Musica

La musica bisestile. Giorno 125. The Doors

6 Novembre 2018

Il cervello di Jim Morrison cominciava a soffrire dei molti eccessi, ma allo stesso tempo la consapevolezza della band aveva sconfitto la plastificazione imposta dalla produzione dei primi dischi, ed era arrivata al vero sound di una delle migliori band di sempre

 

MORRISON HOTEL

 

Perché questo e non un altro dei dischi, tutti stupendi, registrati dai Doors? Perché fa parte del secondo periodo, quello in cui Densmore, Krieger e Manzarek avevano imparato abbastanza per poter partecipare veramente alla costruzione del sound di ognuno dei pezzi, ed avevano costruito, partendo da un misto tra la musica psichedelica dei primi anni 60, Procol Harum e Moody Blues in testa, ed il suo incontro con il country, un suono veramente proprio ed esclusivo, dal quale loro sognavano di poter partire per andare alla conquista del jazz-rock, che ancora non esisteva.

“Morrison Hotel”, 1970

In questa parte finale i Doors pubblicano tre dischi. Il primo, “The Soft Parade”, è bellissimo, ma pieno di archi ed altre cose che stanno magari benissimo, ma non sono esemplificative della band. Troppo lavoro di produzione, troppi tentativi di vendere la band come un hype del pop, di “normalizzare” Jim Morrison. L’ultimo, invece, “L.A. woman”, è troppo pieno di blues, ed il contributo di Morrison è stato poco e nulla, perché era ormai già al di là del limite della consapevolezza. Invece “Morrison Hotel” è un capolavoro assoluto, sorprendente, dal quale è stato difficile scegliere dei singoli, perché tutti i brani erano eccezionali, diversi eppure simili e chiaramente “Doors”. Si tratta del disco in cui Morrison è più consapevole, anche se le droghe e l’alcool gli stavano portando via il cervello…

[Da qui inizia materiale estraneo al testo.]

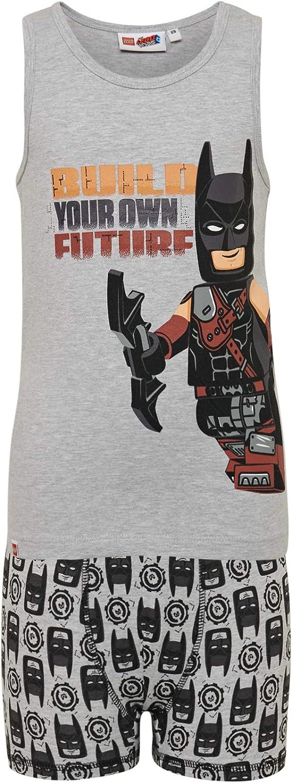 Lego Wear Boys Lego Ninjago cm Unterw/äsche Set Thermal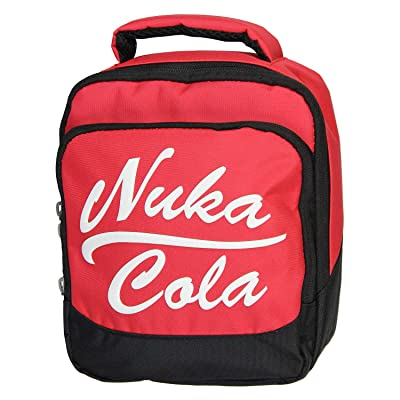 Fallout Nuka Cola Video Game Double Compartment Cooler Insulated Lunch Box Bag Tote: Kitchen & Dining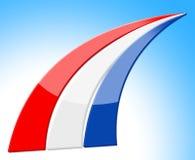 La bandera Países Bajos representa la nación holandesa y al nacional Foto de archivo libre de regalías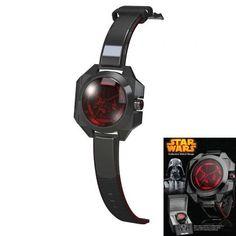 Une montre collector Star wars, pour ceux qui ne peuvent s'empêcher de frimer ! Boba Fett, Cadeau Star Wars, Stars, Sterne, Star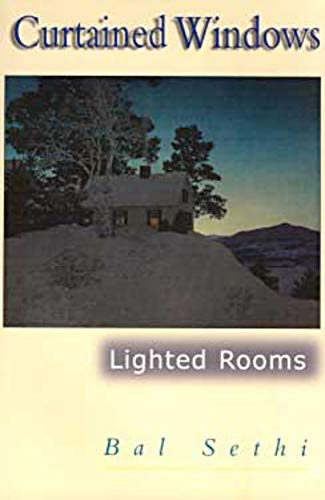Curtained Windows, Lighted Rooms [Paperback]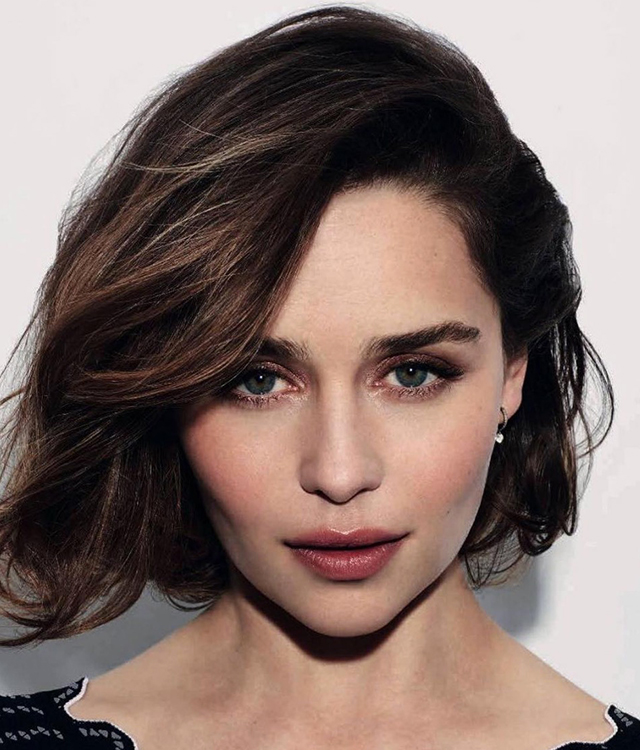 Emilia Clarke is The One for Dolce & Gabbana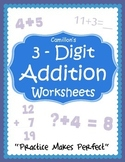 3 Digit Addition Worksheets with Answer Keys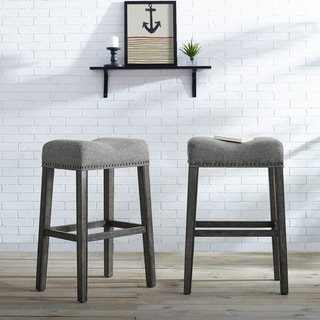 The Gray Barn Overlook Upholstered Backless Saddle Seat Bar Stool in Tan (Set of 2) (As Is Item)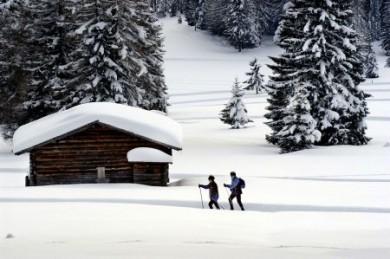 Gemeinsam mit der besten Freundin auf Schneeschuhen durch den Tiefschnee gleiten.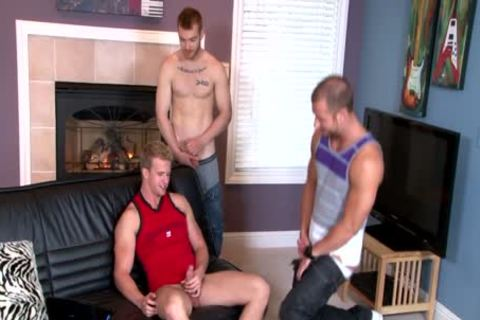 James Jamesson - dick Daily - Cameron Foster three Some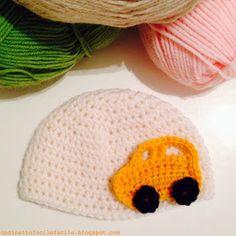 Uncinetto Facile Facile: Cappellino per Neonato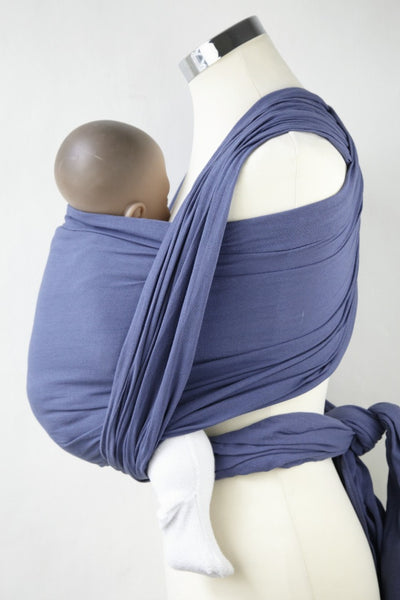 Mystic Blue cotton gauze wrap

Che peccato per ciò che accadde dopo… Ma non sono qui per mettermi in fila alle migliaia di giudici della vita del poeta, quanto per ricordare a tutti noi che, in una lista dei migliori album di sempre, uno dei Doors non può mancare, perché sono stati meravigliosi, avevano dei testi intelligenti e delle musiche non stucchevoli, ma ruggenti, ed avevano una credibilità intrinseca che li ha sempre tenuti lontani dal pop. Se li ascoltate con attenzione, scoprirete un dato in comune con i primi Genesis: gli errori tecnici. I musicisti in sala hanno un’immaginazione creativa più forte di ciò che loro, tecnicamente, sono in grado di fare. Per questo motivo, in diversi momenti, si percepisce una sospensione del fluido armonico, una banalizzazione del suono, una serie di indecisioni, che nessuna sovrapproduzione può veramente correggere. Non si tratta di “sbagli”, ma di una caratteristica propria e stupenda ed indimenticabile, che rende vera una band e la sua musica.